Архип Иванович проделал странный круг по комнате: пошел быстро к отцу, но, сделав два шага, круто повернул к двери, но снова вернулся и стал покойно около письменного стола, у оконца, спиной к отцу.

– Ты говорил, Архип, да и я понимаю так, что лучше уж спозаранку. Говорил ты это, думаешь так?

Архип Иванович ответил не сразу и ответил глухо:

– Да. Думаю так, – сказал глухо.

– То есть, что лучше умереть – самому позаботиться?

– Да, – сказал глухо.

– И я тоже думаю так. Ведь умрешь – и ничего не будет, все кончится. Ничто будет.

– Только, отец, – и слово отец дрогнуло больно. – Ты ведь отец мне, – всю жизнь с тобой прожил. Понимаешь, тошно!

Иван Спиридонович повозился на стуле, точно что-то искал, затем поднялся и постоял, – и подошел к сыну, положил руки к нему сзади на плечи, прижал голову к кожаной куртке, к спине.

– Знаю. Понимаю. Ты мне – сын! Долго думал – говорить с тобой, нет ли?.. Трудно. Очень трудно, – перенеси! Мне тоже трудно. Пожить еще надо бы, на тебя, на сына, посмотреть, – на дела твои, ты ведь сын мне, кровь моя!.. Но гнить заживо, голодать, от боли орать – не хочу, не желаю! Погляди на меня.

Архип Иванович повернулся, встретились две пары темных глаз – одни хмурые, больные, с блестящими широкими зрачками на пергаментном лице – другие молодые, упорные, вольные. Молчали долго и долго были неподвижны.

– Подожди, отец, я сейчас приду.

Архип Иванович вышел на двор, сел на крылечко около рукомойника, смотрел в небо, на звезды: уже перегибался июнь на июль, сменил платиновые июньские звезды на серебро, и были звезды как подушки царя Алексея на бархате его Азии. А Иван Спиридонович снова сел за стол, скрестил пальцы, смотрел на свечу. Иван Спиридонович потушил ее дуновением, зажег снова, сказал:

– Был огонь, и не стало его, и опять есть. Странно!
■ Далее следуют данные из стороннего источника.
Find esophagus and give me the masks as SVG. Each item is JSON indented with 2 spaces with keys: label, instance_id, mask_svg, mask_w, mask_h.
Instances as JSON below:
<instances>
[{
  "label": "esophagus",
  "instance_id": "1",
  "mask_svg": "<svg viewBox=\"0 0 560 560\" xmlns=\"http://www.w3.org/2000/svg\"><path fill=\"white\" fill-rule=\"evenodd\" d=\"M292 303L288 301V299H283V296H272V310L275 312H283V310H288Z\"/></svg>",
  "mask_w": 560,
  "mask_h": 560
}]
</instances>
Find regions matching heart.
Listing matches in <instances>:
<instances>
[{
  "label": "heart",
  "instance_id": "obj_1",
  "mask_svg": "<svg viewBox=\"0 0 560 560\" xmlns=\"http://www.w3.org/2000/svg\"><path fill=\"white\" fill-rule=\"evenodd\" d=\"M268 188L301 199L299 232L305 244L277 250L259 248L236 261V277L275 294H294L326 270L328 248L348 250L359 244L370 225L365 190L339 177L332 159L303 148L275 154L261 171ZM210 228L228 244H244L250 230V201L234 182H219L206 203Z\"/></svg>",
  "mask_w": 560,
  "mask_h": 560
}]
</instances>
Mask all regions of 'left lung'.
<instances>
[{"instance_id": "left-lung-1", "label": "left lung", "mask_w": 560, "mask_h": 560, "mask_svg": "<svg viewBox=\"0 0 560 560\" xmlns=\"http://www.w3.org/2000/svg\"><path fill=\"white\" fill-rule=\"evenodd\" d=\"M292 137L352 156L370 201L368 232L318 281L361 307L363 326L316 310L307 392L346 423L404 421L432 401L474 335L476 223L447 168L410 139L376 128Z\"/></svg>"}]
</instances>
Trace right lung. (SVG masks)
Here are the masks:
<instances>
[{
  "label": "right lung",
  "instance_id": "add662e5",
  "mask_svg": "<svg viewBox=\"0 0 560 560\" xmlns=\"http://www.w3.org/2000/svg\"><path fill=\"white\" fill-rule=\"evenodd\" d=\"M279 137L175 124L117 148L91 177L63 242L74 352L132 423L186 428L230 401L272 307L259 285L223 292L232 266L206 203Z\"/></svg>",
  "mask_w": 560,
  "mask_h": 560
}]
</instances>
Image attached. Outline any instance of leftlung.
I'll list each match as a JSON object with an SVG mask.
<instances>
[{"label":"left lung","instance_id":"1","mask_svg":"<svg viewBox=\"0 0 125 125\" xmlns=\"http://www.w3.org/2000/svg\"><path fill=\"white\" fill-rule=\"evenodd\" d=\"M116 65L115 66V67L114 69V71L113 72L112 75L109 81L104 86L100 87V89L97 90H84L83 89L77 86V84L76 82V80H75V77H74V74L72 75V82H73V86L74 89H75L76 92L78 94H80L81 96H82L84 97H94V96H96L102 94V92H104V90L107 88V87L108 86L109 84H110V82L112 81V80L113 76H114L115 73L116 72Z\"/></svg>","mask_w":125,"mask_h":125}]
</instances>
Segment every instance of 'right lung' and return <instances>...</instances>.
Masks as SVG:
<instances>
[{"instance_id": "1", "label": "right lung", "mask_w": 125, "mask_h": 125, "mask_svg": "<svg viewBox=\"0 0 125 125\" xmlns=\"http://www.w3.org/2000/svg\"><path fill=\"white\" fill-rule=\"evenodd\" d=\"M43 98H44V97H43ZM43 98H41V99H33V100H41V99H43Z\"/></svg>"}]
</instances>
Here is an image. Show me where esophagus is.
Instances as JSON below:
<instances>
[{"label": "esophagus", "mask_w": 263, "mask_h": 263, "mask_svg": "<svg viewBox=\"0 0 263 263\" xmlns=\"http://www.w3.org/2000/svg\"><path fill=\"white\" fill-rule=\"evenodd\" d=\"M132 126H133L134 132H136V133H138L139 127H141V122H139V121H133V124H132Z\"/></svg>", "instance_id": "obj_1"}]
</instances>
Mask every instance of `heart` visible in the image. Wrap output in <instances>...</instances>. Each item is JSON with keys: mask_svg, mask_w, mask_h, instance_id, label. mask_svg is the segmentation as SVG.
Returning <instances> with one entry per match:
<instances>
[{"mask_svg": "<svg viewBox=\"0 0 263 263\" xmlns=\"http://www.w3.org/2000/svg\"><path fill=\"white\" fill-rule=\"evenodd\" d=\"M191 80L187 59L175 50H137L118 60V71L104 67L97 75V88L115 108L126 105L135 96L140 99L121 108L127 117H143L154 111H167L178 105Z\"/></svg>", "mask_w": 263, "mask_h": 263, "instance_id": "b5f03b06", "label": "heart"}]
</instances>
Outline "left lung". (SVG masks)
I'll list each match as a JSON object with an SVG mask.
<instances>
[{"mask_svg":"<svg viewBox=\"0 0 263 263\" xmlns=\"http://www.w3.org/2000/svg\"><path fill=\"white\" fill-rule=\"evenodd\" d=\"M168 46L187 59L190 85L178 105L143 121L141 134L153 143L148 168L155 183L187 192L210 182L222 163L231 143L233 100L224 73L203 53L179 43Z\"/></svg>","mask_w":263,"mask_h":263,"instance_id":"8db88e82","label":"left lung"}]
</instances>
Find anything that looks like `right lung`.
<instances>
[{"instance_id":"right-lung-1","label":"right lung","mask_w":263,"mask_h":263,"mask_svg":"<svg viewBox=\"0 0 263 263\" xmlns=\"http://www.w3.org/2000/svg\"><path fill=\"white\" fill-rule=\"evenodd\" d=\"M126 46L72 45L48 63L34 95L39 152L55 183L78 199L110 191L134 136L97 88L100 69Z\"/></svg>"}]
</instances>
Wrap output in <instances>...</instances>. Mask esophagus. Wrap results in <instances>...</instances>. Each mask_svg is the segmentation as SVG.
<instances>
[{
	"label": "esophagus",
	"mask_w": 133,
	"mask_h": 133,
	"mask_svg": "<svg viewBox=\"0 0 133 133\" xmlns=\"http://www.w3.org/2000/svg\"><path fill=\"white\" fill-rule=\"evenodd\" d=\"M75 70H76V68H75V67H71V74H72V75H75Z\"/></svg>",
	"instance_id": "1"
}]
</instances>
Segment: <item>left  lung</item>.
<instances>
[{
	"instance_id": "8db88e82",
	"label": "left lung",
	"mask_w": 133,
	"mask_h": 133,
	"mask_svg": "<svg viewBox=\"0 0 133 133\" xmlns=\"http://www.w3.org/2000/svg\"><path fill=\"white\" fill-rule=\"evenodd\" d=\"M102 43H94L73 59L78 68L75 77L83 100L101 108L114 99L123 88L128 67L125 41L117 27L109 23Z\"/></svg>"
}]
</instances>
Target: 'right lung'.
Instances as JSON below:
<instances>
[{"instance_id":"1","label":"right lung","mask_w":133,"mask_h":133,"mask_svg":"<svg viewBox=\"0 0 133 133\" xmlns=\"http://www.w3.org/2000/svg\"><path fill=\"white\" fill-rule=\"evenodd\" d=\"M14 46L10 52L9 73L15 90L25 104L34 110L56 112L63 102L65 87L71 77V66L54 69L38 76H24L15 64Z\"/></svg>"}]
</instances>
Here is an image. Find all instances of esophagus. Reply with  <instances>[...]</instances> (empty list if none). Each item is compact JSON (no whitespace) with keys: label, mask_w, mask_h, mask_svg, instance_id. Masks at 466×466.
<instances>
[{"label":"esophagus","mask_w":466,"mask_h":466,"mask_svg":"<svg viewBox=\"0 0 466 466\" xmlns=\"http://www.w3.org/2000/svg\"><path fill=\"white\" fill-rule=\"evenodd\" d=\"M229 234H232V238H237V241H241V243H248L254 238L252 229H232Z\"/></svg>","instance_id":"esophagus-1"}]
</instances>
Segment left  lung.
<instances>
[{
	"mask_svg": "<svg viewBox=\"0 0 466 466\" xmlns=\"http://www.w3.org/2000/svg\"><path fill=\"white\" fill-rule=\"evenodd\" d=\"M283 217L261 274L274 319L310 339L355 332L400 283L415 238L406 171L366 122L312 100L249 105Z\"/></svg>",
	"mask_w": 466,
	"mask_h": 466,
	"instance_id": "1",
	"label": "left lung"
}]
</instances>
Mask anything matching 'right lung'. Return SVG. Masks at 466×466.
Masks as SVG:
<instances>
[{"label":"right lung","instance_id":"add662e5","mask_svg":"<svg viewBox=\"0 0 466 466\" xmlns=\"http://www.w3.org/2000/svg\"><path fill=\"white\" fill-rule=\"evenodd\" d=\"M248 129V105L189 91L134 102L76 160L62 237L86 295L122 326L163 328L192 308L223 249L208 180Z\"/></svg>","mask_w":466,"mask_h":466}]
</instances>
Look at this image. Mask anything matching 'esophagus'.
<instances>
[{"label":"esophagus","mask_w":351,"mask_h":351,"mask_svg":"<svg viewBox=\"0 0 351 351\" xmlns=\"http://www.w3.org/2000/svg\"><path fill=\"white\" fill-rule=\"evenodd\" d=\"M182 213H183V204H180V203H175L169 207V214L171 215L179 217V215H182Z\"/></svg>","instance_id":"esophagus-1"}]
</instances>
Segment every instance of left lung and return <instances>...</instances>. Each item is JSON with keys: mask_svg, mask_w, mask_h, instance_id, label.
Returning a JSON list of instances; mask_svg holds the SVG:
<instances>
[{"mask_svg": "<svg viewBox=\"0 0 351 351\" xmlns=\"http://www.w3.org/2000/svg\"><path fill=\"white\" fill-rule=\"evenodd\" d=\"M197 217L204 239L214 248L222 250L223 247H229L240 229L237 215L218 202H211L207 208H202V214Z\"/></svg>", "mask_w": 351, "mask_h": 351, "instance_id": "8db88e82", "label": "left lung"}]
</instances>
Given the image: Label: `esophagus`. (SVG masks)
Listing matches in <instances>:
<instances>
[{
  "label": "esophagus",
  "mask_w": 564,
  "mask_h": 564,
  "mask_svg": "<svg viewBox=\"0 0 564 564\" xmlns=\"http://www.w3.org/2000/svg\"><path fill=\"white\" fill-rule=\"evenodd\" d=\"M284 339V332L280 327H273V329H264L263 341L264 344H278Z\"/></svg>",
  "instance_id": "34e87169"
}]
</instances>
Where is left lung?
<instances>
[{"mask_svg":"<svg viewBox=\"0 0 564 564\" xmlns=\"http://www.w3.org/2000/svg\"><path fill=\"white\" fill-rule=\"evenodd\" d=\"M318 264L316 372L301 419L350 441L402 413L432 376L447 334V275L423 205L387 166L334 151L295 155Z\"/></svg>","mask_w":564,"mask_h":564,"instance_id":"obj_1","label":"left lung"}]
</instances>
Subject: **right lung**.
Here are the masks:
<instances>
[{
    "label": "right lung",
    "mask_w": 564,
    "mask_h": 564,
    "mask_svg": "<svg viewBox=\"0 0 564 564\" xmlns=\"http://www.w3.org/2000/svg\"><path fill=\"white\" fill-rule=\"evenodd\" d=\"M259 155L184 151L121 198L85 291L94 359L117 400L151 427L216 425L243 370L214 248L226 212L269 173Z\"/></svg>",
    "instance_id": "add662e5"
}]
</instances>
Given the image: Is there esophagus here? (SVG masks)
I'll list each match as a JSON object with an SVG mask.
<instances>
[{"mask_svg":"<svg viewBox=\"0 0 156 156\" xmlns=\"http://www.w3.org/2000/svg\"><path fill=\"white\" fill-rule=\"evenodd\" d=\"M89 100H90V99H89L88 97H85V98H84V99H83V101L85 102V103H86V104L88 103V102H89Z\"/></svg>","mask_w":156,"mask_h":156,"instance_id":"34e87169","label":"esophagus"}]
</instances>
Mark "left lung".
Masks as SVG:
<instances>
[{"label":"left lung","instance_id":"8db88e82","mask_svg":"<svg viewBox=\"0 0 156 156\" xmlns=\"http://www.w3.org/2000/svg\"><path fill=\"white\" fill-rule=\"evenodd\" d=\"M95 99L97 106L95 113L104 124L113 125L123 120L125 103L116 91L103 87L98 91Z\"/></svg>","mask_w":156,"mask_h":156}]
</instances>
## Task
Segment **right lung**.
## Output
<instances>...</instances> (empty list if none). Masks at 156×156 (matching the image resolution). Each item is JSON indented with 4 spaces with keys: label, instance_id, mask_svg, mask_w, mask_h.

Архип Иванович вошел через полчаса крепкой своей походкой, сел рядом с отцом и сказал ровным, тоже всегдашним голосом:

– Я бы на твоем месте, отец... Делай как лучше, как знаешь.

Иван Спиридонович встал, встал и сын, молча поцеловались. Иван Спиридонович порылся в заднем сюртучном кармане, вынул платок носовой, еще не развернутый, развернул его, но глаз не утер, ибо были сухи они и смятым уже положил платок в брюки.

– Ты живи, сын, дела своего не бросай! Женись, детей народи, сын…

Повернулся, взял свечу и ушел. Архип Иванович стоял, заложив руки назад, точь-в-точь как отец. Затем подошел к окну, растворил его и так и остался стоять до рассвета. В Кремле в кинематографе «Венеция» играл духовой оркестр, и шли от реки туманы.

Иван Спиридонович на черной своей половине, в своей комнате, лег на диван лицом к стене и сейчас же уснул крепким сном. Рассвет пришел серою мутью, заиграл на рожке пастух скорбно и тихо, и Иван Спиридонович проснулся. Горела свеча, за окнами был туман, свеча начадила, и пахнуло гарью. Иван Спиридонович подумал, что во сне он ничего не чувствовал, и прошли эти часы с вечера до зари совсем не страшно, как один миг. Тогда он встал и прошел на кухню, взял там из угла с полки револьвер, по дороге посмотрелся в зеркало, увидел хмурое свое и серьезное лицо, вернулся в свою комнату, дотушил свечу, сел на диван и выстрелил себе в рот.